So you have found your ideal property? You've arranged to get a mortgage, started looking for your next sofa and then you discover it's going to be difficult to get insurance for your new place.
Insurance companies will look at an area and assess its risk.
If it deems the area too risky, then it will refuse to cover the property or will charge a prohibitively high premium.
The area might be perfectly safe when it comes to crime, but if you are in an area that is regularly hit by floods, the insurers will take no chances and, increasingly, will refuse to offer any cover.
Implications of not having cover
Without insurance, your mortgage lender will not feel comfortable giving you the money to buy the property and without insurance, if anything happens, you could be sitting on a huge bill to cover all costs.
Many insurers will cover existing customers who live in a high flood risk area, but will refuse to take on new business. Many say the risk is too great for them.
You may still be able to get cover in a flood-prone area.
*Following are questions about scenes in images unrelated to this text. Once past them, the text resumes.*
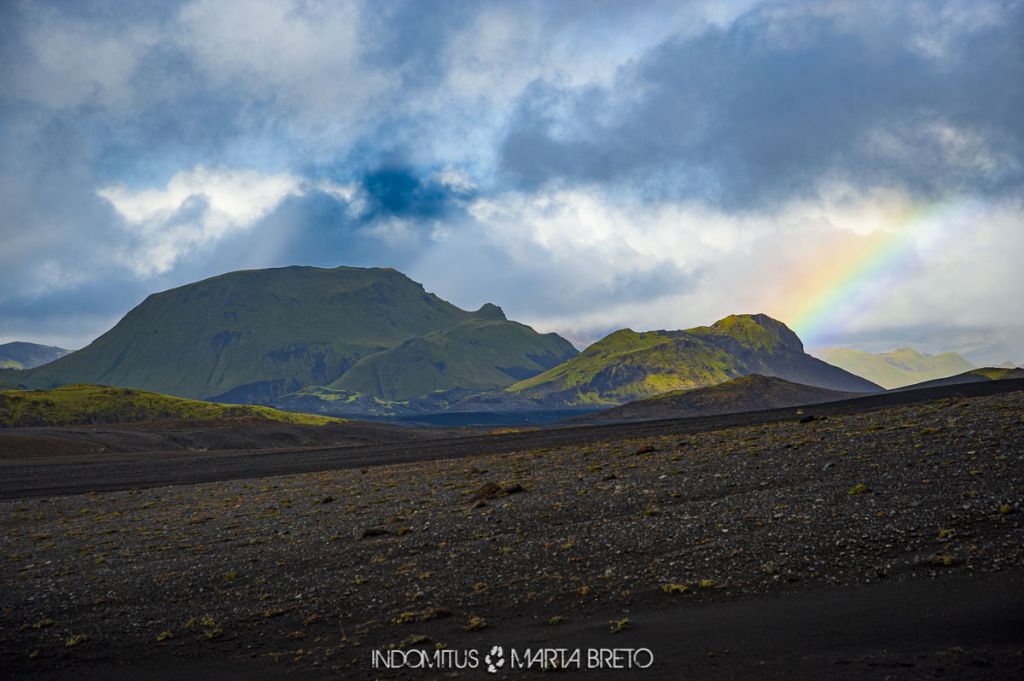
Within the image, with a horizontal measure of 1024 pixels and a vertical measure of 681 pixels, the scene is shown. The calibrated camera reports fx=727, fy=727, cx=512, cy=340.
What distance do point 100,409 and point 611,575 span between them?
19162 centimetres

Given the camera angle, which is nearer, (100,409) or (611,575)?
(611,575)

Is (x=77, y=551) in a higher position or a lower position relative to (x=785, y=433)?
lower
Insurers are increasingly looking to the government to make sure they offer protection to homes in affected areas.
If they can see improvements made to strengthen flood defences, then they may consider offering cover.
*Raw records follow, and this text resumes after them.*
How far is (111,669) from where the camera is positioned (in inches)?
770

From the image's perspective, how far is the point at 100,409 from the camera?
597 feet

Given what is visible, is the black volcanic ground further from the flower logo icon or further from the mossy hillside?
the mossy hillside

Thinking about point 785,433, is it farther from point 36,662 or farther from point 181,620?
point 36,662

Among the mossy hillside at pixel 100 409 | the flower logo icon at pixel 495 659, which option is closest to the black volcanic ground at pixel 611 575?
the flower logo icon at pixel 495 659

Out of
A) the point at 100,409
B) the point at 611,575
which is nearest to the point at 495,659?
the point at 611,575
To make sure the property can be insured it is worth speaking to insurers before you make any offer for a property.
You can go online and fill in forms on several brokers' websites to discover if you are likely to be declined or how much the premiums are likely to be.
Of course if you know the cost of insuring a property in an area is likely to be high, then you can always use this as a form of haggling when it comes to the price of the home.
You will know something to your advantage that a seller may not freely wish to talk about and you could be able to secure a cut in the price.